Your practice should talk through confidentiality issues and have policies and procedures for all situations, as decisions on the run by whoever is there at the time are not always the best option.
Here are a few questions that you need to ask at your next practice meeting.
Do you think calling a patient by their full name from the waiting room before being seen by the doctor is breaching their confidentially? If the patient asks that in future they would like to be called only by their first name, have you a system in place for this to happen?
Does your staff sign a confidentiality form before starting employment, explaining your policies and consequences of not complying? Do you have a similar confidentially form for visiting or part time workers or contractors?
Have you a standard consent form? Is notation of patient verbal consent kept routinely in their records? Do you know when the practice needs written or oral consent rather than implied?
What is the procedure in your practice when a patient requests to see their notes and does it comply with the guidelines? Is the patient informed that they will be put on a database and may be sent a reminder? What does the practice do if a patient refuses to be part of a database in a computerised practice?
Can you take a family medical history without the permission of the family? When can you legally breach patient confidentiality?
All these will be dealt with on this page in the coming issues and are also dealt with in the book. Please email any extra questions that you would like this section to address. While the question may be published, the author’s details will be withheld.
Can you call out a patient’s full name when it is their turn to see the doctor?
Revealing a patient’s full name to the rest of the waiting room is identifying the patient to all who can hear. There is no clear detailing about this situation in the handbook. I bring this situation to your attention, particularly as it was a complaint made by a member of the Lismore public about her doctor’s surgery.

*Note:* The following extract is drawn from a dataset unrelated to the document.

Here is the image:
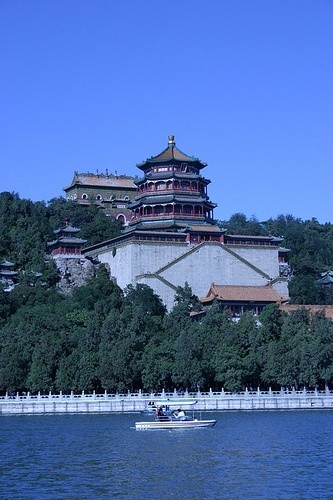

If your surgery has always referred to patients in the waiting room by their full name and the patient expects this every time s/he comes and the patient doesn’t complain about this system, then the consent to continue in this matter is implied. Perhaps an option could be given to them in the form of a sign or note in the practice information sheet. This is just my suggestion and I would like to hear from others. What does your practice do?
What about new patients? Should they be asked how they would like to be addressed in the waiting room as they don’t know the system used in your practice? Is there a facility within your practice’s records to make allowances for patient preferences of salutation and is it used correctly?